» **OBJECTIVE**
Write the data out again, exactly as given.

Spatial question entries
_ _ _ _
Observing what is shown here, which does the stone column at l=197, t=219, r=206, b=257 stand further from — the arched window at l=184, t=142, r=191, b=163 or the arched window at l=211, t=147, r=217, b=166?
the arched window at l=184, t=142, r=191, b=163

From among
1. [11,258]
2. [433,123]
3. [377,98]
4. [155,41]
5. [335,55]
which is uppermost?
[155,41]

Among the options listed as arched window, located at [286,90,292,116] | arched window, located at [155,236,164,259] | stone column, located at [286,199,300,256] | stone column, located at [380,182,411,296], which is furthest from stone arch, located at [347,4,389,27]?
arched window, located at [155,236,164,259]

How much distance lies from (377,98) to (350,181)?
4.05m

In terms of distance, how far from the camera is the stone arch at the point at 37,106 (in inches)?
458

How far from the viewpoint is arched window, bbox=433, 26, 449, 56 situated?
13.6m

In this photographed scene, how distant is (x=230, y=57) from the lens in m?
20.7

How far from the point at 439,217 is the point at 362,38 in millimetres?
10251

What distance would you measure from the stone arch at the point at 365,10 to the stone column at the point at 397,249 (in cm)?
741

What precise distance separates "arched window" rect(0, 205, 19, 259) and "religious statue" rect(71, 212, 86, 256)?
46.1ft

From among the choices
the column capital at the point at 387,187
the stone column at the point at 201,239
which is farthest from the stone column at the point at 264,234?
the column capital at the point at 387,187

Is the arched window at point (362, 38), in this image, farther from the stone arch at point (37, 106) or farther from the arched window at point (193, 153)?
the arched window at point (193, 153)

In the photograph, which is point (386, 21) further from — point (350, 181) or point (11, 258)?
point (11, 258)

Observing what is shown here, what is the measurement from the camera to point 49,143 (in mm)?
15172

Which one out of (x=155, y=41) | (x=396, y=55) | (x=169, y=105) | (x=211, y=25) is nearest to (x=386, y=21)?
_ _ _ _
» **EXERCISE ANSWER**
Observing what is shown here, which does the stone column at l=197, t=219, r=206, b=257 stand further from — the arched window at l=184, t=142, r=191, b=163 or the arched window at l=211, t=147, r=217, b=166?
the arched window at l=184, t=142, r=191, b=163

From among
1. [11,258]
2. [433,123]
3. [377,98]
4. [155,41]
5. [335,55]
which is uppermost?
[155,41]

Among the options listed as arched window, located at [286,90,292,116] | arched window, located at [155,236,164,259] | stone column, located at [286,199,300,256] | stone column, located at [380,182,411,296], which is furthest from stone arch, located at [347,4,389,27]?
arched window, located at [155,236,164,259]

How much distance lies from (377,98) to (350,181)?
4.05m

In terms of distance, how far from the camera is the stone arch at the point at 37,106 (in inches)?
458

How far from the viewpoint is arched window, bbox=433, 26, 449, 56 situated?
13.6m

In this photographed scene, how distant is (x=230, y=57) from the lens in m?
20.7

How far from the point at 439,217 is the point at 362,38 in millimetres?
10251

What distance would you measure from the stone arch at the point at 365,10 to the stone column at the point at 397,249 (in cm)?
741

What precise distance separates "arched window" rect(0, 205, 19, 259) and "religious statue" rect(71, 212, 86, 256)?
46.1ft

From among the choices
the column capital at the point at 387,187
the stone column at the point at 201,239
which is farthest from the stone column at the point at 264,234?
the column capital at the point at 387,187

Is the arched window at point (362, 38), in this image, farther from the stone arch at point (37, 106) or farther from the arched window at point (193, 153)?
the arched window at point (193, 153)

In the photograph, which is point (386, 21) further from — point (350, 181) or point (11, 258)?
point (11, 258)

Observing what is shown here, what is the measurement from the camera to point 49,143 (in mm)?
15172

Which one out of (x=155, y=41) | (x=396, y=55) | (x=169, y=105) | (x=211, y=25) is nearest to (x=386, y=21)?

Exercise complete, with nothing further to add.